Jokowi Ingin Orang Berbondong-bondong Naik MRT

Rep: Halimatus Sa'diyah/ Red: Mansyur Faqih
Prayogi/Republika
Joko Widodo (Jokowi)
Joko Widodo (Jokowi)

REPUBLIKA.CO.ID, JAKARTA -- Gubernur DKI Jakarta Joko Widodo (Jokowi) baru saja meresmikan pembangunan fisik (groundbreaking) proyek Mass Rapid Transit (MRT). Acara peresmian tersebut berlangsung di Taman Dukuh Atas, Jalan Thamrin, Jakarta Pusat, Kamis (10/10). 

"Dua puluh empat tahun warga Jakarta bermimpi ingin punya MRT. Mungkin banyak yang mimpinya sudah hilang karena pembangunan enggak dimulai-mulai.
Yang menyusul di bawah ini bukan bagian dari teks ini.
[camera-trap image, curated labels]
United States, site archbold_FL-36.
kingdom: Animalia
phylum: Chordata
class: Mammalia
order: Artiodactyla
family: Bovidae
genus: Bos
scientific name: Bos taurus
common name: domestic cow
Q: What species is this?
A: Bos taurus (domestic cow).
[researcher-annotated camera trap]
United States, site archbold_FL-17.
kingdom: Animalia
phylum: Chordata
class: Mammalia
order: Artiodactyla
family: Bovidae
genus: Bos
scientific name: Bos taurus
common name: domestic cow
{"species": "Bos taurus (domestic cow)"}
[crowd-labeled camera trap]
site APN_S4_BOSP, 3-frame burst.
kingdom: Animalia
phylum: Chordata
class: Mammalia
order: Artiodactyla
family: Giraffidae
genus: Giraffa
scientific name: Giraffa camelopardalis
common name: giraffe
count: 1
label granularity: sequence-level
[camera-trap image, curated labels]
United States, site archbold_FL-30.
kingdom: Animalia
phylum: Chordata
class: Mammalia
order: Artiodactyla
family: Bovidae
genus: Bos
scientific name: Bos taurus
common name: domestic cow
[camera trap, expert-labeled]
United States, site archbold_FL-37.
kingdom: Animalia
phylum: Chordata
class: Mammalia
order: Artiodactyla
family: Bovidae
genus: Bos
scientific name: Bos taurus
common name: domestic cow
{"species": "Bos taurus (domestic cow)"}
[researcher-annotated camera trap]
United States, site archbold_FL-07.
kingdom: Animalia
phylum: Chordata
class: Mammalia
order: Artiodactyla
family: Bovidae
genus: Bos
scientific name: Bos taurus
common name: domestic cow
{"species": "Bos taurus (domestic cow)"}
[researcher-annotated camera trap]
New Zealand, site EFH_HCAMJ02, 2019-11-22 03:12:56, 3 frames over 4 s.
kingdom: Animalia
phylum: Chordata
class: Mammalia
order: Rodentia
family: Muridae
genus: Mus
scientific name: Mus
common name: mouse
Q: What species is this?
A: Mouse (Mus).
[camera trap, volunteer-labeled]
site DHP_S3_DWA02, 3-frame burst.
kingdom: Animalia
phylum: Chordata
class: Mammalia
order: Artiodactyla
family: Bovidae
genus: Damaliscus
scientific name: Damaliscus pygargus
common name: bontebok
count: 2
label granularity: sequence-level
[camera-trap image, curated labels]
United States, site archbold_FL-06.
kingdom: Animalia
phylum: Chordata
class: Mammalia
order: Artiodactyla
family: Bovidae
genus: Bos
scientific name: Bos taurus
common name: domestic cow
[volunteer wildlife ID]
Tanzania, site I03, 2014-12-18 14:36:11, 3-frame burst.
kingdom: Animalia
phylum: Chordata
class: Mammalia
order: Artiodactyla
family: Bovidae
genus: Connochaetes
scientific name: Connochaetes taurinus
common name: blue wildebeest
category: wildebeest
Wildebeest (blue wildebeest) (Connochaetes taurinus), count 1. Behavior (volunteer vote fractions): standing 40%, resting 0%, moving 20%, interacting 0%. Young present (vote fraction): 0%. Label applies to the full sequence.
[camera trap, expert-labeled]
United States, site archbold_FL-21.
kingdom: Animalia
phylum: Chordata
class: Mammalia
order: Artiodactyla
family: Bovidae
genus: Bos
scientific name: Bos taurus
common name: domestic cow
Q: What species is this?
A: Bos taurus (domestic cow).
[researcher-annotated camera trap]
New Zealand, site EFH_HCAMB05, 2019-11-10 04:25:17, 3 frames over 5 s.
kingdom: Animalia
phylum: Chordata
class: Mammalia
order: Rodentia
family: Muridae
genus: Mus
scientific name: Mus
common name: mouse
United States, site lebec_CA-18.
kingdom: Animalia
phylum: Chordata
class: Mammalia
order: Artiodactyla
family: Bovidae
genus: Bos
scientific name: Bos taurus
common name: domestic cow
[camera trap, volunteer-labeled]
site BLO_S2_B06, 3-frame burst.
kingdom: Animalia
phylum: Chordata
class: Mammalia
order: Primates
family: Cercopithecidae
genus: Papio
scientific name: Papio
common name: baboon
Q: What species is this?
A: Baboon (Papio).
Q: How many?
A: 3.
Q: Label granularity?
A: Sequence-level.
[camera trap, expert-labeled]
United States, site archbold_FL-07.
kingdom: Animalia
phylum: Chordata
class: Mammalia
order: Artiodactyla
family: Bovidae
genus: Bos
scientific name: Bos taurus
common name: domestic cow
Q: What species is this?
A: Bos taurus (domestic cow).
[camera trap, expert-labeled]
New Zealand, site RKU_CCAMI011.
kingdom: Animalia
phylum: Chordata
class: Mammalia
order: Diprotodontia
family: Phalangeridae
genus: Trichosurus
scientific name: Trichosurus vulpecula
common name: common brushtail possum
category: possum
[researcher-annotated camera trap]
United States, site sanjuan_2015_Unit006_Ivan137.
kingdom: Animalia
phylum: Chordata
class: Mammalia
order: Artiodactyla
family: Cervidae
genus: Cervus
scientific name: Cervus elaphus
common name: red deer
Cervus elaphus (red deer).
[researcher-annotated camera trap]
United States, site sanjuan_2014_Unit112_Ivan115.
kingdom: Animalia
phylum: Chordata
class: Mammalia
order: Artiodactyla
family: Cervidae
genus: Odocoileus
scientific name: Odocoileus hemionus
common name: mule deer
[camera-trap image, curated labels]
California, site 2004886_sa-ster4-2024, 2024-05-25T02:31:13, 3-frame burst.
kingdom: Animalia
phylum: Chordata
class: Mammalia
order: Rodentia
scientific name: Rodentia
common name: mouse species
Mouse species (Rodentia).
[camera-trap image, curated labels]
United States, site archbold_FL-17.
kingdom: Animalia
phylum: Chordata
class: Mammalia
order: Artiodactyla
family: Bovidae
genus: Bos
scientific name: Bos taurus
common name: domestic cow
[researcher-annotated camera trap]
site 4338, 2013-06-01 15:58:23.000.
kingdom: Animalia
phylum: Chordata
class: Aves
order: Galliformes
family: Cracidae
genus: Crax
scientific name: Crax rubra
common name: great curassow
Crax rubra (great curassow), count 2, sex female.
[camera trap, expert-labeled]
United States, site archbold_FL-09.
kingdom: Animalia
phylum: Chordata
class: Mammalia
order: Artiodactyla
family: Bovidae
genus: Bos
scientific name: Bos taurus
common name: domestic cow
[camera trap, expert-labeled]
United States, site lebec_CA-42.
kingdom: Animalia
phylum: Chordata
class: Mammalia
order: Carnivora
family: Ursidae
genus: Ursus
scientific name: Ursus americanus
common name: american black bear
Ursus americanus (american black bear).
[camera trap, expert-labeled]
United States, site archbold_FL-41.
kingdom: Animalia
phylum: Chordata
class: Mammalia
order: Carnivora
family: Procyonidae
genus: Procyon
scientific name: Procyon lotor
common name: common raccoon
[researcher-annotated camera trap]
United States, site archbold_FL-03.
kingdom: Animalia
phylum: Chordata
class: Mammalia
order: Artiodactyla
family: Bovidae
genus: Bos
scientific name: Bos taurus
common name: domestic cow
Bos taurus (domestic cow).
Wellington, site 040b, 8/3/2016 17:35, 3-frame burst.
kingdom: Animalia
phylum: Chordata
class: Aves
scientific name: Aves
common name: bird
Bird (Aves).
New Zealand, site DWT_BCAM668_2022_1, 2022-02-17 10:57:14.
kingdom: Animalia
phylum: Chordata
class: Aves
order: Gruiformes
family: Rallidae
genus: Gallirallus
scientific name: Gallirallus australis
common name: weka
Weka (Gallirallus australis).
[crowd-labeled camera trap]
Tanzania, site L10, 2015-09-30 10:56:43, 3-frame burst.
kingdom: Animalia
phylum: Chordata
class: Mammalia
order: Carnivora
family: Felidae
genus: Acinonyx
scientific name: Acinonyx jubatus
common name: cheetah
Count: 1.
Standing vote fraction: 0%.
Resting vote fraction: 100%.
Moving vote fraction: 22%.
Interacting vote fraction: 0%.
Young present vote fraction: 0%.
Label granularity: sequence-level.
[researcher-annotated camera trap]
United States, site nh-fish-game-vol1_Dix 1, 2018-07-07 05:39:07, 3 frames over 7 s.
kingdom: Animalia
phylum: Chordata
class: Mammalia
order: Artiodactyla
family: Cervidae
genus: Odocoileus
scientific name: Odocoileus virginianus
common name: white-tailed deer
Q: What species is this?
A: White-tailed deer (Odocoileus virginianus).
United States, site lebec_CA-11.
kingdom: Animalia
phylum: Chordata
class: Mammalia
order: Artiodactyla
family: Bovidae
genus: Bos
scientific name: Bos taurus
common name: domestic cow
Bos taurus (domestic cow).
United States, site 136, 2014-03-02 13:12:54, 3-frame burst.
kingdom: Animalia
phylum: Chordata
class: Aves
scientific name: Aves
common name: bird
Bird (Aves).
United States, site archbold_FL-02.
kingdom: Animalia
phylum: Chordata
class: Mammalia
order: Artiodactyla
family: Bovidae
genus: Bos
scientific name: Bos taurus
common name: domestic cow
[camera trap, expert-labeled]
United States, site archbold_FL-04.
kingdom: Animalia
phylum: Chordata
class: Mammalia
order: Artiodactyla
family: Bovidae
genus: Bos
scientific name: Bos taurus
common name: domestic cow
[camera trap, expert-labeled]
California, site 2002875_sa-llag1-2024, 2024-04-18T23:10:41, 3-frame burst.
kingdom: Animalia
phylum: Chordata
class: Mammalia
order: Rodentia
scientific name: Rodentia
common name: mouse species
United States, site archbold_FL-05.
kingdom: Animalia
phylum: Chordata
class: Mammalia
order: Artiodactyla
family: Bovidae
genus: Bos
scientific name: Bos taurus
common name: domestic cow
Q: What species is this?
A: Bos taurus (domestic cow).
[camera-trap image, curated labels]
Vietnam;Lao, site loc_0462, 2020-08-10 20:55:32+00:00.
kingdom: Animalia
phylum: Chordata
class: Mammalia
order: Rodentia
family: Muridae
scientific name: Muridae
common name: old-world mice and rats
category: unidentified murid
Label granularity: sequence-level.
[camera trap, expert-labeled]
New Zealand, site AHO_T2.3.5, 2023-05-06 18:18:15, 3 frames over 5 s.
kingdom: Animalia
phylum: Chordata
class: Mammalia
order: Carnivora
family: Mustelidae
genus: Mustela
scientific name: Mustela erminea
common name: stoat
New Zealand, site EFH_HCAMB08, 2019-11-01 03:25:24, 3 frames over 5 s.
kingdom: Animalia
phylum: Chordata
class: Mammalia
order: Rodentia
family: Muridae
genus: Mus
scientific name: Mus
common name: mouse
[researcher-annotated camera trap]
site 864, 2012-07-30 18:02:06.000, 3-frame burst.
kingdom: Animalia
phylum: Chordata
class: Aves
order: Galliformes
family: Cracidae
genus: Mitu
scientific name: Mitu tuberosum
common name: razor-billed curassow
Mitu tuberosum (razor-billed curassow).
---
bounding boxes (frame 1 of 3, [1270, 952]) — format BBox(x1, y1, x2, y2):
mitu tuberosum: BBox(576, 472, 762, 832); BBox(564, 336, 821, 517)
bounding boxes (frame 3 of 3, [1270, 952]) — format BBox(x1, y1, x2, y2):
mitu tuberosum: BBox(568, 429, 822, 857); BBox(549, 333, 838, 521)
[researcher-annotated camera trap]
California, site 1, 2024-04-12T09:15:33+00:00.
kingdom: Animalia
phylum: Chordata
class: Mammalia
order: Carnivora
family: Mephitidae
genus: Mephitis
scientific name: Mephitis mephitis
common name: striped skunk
Tapi alhamdulillah pagi ini akan dimulai groundbreaking fisik pembangunan MRT," ujarnya.

Dalam sambutannya, Jokowi juga berpesan pada jajaran direksi PT MRT agar terus mensosialisasikan kepada masyarakat mengenai dampak kemacetan yang pasti akan ditumbulkan oleh proyek tersebut. Selain itu, ia juga meminta agar PT MRT mensosialisasikan gaya hidup menggunakan transportasi massal mulai dari sekarang. 

"Sehingga saat MRT jadi, orang-orang langsung masuk berbondong-bondong naik MRT dan meninggalkan mobil pribadi," katanya.

Sementara itu, Direktur Utama PT MRT Dono Boestami mengatakan, tahap awal kontruksi MRT sebenarnya sudah mundur dua tahun. Karenanya, perusahaan terus mengusahakan upaya percepatan agar tahap kontruksi MRT bisa segera dimulai. 

Dia juga mengatakan, Taman Dukuh Atas yang dijadikan tempat peresmian ini nantinya akan dijadikan stasiun MRT. "Diharapkan stasiun MRT di sini dapat menjadi titik integrasi dengan moda transport lainnya. Karena seperti kita tahu di seberang ada stasiun kereta dan rencananya juga akan ada waterway," ujarnya. 

MRT tahap pertama akan dibangun sepanjang 16 kilometer dari Lebak Bulus hingga Bundaran HI, yang terdiri dari enam stasiun layang dan enam stasiun bawah tanah. Menurut Dono, paket stasiun bawah tanah kontraktornya sudah siap. Sementara untuk paket stasiun layang kontraknya akan segera ditandatangani bulan ini.